The word “metadata” achieved buzzword status in 2013. That’s when whistleblower Edward Snowden leaked documents exposing a National Security Agency program that collected telephone metadata in bulk — along with other surveillance schemes deemed unsavory by electronic rights watchdogs. Since then, metadata collection has been invoked in court proceedings, innumerable opinion pieces and an Oscar-winning documentary as one of the most egregious violations of personal privacy. On Monday, former U.S. Attorney General Eric Holder said Snowden “performed a public service” — albeit an “inappropriate and illegal” one — by sharing the secrets.
Yet, most people couldn’t describe, step-by-step, how metadata are used to piece together personal secrets.
You’re in luck. A new study from Stanford University charts exactly what can be learned from telephone metadata.
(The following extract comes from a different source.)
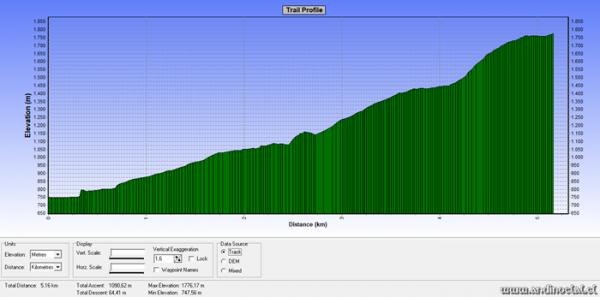 Perfil Track Ascenso Co. Bayo 1.791msnm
The researchers used rudimentary techniques to show that your name or relationship status are immediately apparent from telephone metadata, but so are countless other personal details.
Don’t want your parents to know that you’re pregnant? Hope that they don’t hack your smartphone’s metadata.
The results clarify a longstanding debate. Metadata have historically received fewer legal protections than actual communications content, such as audio from a phone conversation or text message transcripts, to the disdain of privacy advocates. This study shows that sensitive information, like health services or lifestyle choices, are easily discernible from metadata with little digging.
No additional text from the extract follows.